● **GIVEN DATA**

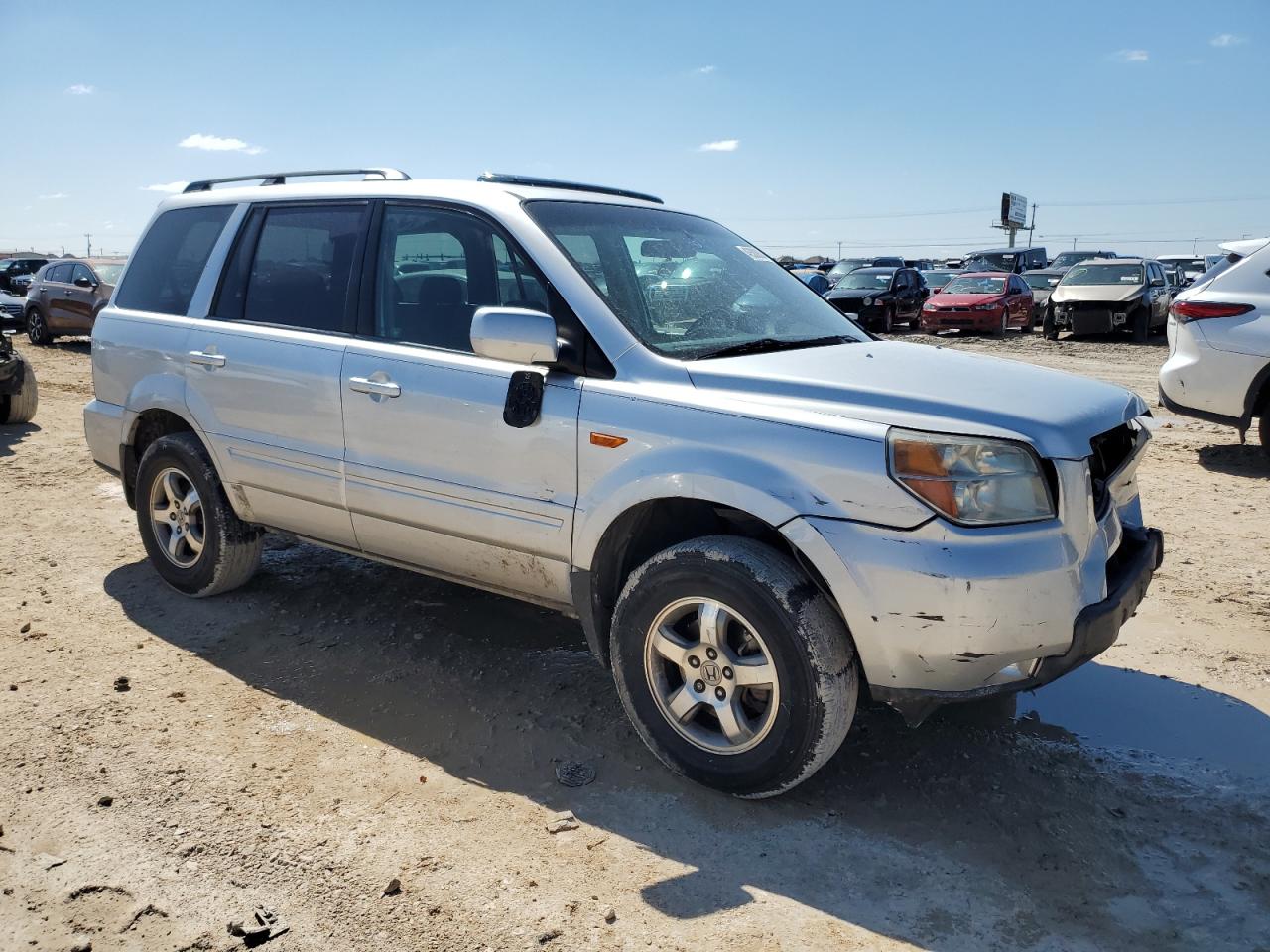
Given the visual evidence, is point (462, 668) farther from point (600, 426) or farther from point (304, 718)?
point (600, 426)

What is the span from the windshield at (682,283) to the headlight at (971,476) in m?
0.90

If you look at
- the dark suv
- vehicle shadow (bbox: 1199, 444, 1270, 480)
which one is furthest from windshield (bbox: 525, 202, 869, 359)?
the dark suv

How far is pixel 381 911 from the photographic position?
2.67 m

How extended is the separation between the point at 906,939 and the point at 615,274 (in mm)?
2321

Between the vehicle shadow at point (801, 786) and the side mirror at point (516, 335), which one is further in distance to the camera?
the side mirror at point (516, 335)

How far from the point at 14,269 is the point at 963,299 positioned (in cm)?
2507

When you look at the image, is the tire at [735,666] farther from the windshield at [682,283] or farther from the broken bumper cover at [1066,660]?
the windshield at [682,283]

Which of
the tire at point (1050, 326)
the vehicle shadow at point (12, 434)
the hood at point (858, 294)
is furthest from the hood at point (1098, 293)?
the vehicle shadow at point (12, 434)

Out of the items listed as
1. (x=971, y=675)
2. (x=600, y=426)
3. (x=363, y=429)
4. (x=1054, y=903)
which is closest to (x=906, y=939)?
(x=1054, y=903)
* * *
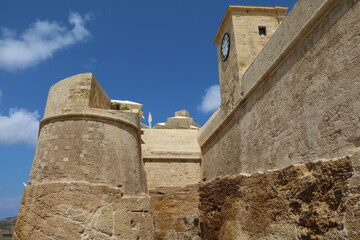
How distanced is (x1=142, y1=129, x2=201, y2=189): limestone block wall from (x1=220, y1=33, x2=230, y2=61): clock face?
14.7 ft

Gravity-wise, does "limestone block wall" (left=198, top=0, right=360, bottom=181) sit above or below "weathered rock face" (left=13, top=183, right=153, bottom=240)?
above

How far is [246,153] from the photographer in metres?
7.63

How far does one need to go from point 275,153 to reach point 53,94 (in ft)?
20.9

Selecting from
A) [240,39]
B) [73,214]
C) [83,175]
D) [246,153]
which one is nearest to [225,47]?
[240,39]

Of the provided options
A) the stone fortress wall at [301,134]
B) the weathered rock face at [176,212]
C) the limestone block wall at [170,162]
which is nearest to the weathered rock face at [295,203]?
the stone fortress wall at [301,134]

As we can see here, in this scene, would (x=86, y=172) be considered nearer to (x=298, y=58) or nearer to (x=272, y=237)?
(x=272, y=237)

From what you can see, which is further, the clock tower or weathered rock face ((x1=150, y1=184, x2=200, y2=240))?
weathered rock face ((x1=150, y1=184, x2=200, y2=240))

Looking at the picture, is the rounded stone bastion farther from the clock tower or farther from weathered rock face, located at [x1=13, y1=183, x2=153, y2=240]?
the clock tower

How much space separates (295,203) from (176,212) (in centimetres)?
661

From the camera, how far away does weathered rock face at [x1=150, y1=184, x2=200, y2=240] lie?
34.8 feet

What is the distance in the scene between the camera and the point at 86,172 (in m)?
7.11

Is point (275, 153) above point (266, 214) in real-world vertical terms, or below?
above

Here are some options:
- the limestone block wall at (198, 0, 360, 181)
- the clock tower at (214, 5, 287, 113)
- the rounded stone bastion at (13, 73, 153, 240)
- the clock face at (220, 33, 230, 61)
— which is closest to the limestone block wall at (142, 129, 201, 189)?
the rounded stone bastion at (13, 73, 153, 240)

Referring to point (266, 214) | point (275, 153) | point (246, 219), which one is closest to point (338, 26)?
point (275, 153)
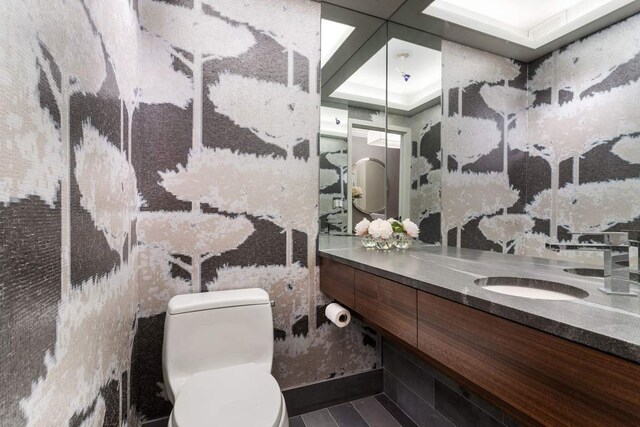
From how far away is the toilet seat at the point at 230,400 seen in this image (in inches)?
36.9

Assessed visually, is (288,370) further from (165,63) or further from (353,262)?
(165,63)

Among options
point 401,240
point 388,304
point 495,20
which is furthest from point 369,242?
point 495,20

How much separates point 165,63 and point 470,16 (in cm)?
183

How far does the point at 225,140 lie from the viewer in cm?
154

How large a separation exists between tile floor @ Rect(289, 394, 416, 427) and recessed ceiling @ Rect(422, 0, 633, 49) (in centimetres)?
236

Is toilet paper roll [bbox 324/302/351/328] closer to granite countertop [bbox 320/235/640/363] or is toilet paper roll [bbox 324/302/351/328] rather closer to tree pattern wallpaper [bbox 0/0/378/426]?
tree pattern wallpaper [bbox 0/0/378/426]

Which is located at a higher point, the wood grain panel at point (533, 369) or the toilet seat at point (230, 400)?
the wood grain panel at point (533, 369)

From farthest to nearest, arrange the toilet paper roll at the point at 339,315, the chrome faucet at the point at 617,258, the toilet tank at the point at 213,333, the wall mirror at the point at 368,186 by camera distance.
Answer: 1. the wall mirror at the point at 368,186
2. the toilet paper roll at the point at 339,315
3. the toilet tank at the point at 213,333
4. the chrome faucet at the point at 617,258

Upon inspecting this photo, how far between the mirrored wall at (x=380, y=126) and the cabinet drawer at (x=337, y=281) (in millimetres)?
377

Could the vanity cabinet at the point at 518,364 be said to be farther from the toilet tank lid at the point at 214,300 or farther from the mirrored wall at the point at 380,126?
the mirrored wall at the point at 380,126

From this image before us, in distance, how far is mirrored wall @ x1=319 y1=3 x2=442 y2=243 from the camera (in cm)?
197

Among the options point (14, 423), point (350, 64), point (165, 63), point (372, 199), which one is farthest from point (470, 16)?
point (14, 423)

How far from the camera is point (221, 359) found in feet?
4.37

● **YOUR OBJECTIVE**
Which lines in the records above contain the word "wallpaper"? Collect each one in full, treating case as significant.

● **TASK RESULT**
Is toilet paper roll [bbox 324/302/351/328] closer to granite countertop [bbox 320/235/640/363] or is toilet paper roll [bbox 324/302/351/328] rather closer to tree pattern wallpaper [bbox 0/0/378/426]?
tree pattern wallpaper [bbox 0/0/378/426]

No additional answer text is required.